# Supplied records
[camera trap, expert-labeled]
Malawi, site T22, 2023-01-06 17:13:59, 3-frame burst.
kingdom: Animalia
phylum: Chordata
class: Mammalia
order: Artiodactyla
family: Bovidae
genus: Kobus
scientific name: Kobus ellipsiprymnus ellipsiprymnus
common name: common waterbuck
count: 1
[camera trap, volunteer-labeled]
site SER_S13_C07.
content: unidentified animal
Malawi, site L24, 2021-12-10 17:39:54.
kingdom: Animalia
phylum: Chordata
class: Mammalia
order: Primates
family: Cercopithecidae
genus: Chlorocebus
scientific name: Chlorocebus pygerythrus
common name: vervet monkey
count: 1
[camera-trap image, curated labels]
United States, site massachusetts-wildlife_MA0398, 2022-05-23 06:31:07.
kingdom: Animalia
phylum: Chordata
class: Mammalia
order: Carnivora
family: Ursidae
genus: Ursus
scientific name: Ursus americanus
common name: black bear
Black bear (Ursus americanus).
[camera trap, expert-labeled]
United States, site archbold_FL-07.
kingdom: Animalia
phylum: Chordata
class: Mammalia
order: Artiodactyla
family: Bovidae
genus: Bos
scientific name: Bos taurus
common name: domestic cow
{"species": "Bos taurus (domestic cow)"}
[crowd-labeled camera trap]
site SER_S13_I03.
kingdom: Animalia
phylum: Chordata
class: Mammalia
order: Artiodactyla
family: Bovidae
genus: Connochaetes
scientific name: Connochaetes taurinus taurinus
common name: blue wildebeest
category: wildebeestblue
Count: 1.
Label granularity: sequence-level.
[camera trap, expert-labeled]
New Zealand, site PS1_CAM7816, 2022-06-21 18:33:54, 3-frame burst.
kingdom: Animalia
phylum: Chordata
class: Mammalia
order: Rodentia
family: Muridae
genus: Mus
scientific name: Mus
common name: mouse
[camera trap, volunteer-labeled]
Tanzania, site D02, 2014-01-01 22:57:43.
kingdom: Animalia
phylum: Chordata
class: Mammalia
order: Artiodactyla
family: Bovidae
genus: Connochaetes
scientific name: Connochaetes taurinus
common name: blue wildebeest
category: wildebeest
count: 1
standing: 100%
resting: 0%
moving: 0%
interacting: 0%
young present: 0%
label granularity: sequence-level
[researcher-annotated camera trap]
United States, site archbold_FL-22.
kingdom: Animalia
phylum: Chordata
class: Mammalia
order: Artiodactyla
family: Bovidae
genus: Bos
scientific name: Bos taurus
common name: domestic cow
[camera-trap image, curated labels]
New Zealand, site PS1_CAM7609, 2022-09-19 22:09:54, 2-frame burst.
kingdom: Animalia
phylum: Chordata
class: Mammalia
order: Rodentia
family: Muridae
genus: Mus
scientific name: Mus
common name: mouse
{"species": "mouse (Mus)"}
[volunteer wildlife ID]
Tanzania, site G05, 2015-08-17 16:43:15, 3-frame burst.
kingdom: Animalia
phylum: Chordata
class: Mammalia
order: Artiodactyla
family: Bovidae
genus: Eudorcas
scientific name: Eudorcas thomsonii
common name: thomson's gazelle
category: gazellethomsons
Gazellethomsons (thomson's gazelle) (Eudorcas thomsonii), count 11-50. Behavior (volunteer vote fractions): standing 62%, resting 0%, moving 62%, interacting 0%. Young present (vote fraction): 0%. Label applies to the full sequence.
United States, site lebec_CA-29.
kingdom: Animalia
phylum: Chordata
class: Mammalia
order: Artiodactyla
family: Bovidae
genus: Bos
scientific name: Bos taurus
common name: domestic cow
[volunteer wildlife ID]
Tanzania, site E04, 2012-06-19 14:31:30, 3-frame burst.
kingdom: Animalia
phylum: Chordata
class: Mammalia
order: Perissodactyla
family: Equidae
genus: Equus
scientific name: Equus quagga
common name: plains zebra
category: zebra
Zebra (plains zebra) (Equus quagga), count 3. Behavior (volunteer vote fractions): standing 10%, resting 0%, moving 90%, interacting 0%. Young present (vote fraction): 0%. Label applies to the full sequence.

# What is needed
Identify how many lines in the entries above contain the word "States" and provide only that figure.

# Answer box
4